Last week, Apple released a brief statement that Jobs had sent to Apple’s board of directors indicating his resignation as CEO. Former Chief Operating Officer Tim Cook was immediately appointed as head of the firm, continuing the role he has held since Jobs announced his most recent hiatus from the CEO position (see “Steve Jobs to Take Medical Leave of Absence,” 17 January 2011). Jobs will assume a new role as chairman of Apple’s board of directors.
Cook also acted as interim CEO during previous medical absences by Jobs, and was in charge during several key product introductions and development cycles. By all accounts, Cook has the same attention to detail from top to bottom, and he is supported by an experienced Apple executive team.
In the letter, addressed to the “Apple Board of Directors and the Apple Community,” Jobs wrote, “I have always said if there ever came a day when I could no longer meet my duties and expectations as Apple’s CEO, I would be the first to let you know. Unfortunately, that day has come.”
The letter suggests what many have feared for some time: that Jobs’s health has been declining, and that despite a liver transplant in 2009 (see “Apple: Jobs Back on the Job,” 30 June 2009), the toll taken on his body by pancreatic cancer and the surgery to remove it is catching up with him.

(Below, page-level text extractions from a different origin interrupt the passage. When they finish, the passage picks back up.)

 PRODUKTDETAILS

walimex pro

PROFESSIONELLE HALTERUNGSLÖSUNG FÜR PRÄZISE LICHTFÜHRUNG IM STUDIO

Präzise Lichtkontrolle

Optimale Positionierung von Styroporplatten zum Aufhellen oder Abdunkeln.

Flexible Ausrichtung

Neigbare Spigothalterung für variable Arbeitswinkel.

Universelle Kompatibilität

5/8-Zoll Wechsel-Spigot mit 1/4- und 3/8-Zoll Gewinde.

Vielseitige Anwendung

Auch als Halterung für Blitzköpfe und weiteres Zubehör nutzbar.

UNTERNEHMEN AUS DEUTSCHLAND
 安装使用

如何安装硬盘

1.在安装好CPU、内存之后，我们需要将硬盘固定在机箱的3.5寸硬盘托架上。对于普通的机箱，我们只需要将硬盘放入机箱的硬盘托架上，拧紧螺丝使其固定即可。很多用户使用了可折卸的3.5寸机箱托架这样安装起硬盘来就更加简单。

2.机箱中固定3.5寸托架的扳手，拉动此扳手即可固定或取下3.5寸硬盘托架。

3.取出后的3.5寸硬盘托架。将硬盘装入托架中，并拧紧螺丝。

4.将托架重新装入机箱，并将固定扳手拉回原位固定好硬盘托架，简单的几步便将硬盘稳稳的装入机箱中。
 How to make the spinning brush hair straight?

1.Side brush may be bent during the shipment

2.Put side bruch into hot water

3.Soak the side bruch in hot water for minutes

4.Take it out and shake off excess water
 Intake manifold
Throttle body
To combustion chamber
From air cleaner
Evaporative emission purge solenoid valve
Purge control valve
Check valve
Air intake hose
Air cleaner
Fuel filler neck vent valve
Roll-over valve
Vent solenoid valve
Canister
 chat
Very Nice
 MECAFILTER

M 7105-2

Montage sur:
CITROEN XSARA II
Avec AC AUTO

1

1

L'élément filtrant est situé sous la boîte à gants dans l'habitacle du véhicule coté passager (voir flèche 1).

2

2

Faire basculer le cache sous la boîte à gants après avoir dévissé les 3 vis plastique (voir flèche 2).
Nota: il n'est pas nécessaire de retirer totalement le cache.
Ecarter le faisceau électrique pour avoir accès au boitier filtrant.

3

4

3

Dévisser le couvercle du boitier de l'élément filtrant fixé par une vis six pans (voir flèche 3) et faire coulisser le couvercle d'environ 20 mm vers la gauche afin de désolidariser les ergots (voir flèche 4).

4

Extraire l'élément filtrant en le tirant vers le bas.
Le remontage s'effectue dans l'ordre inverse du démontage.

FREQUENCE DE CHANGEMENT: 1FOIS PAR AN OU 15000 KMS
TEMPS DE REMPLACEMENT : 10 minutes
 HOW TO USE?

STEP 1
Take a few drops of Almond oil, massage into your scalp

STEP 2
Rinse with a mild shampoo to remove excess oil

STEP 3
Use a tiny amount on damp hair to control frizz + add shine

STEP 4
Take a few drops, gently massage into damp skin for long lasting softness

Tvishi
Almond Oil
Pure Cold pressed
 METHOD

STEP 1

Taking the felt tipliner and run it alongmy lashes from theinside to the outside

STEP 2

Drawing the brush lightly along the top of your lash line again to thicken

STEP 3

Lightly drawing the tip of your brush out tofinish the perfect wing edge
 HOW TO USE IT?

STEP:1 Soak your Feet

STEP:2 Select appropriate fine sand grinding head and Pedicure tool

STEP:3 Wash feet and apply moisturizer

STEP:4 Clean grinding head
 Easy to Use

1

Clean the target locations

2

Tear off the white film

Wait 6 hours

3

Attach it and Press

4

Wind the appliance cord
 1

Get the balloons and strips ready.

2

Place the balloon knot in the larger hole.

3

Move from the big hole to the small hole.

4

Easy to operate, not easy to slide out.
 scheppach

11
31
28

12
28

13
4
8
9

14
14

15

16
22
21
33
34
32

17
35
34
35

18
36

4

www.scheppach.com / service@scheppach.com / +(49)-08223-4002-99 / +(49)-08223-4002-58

Jobs gave no word, and we are likely to receive none, whether he is in his last days, or simply cannot sustain the kind of mental and physical effort necessary to run the most valuable company in the world.
Jobs worked in a subtle slap at analysts and pundits who have criticized Apple for not having made public the plan for who would replace him as CEO: “I strongly recommend that we execute our succession plan and name Tim Cook as CEO of Apple.” That criticism came despite the fact that Cook has remained at Apple, when he could undoubtedly have taken a CEO job at any of numerous other technology companies. Apple also awarded Tim Cook 1,000,000 shares of stock, contingent on him remaining with Apple through 2021.
We won’t recapitulate the history of Apple and Jobs’s journey into the wilderness and back here. You can find a thousand accounts of that elsewhere, and we’re collecting some of the more interesting stories that have come out after the announcement in “Steve Jobs Resigns: Reactions and Remembrances” (25 August 2011). But on a personal note, we at TidBITS have seen our lives shaped by Apple’s products, in our choice of work and play, and in how we view the world.
Apple will be a different company without Jobs at the day-to-day helm, in whatever role the coming days bring for him and the firm. It won’t be a worse company, but it will be different. Whatever the cause, and whatever state he is in, we don’t need to know. We only wish him and his family the best.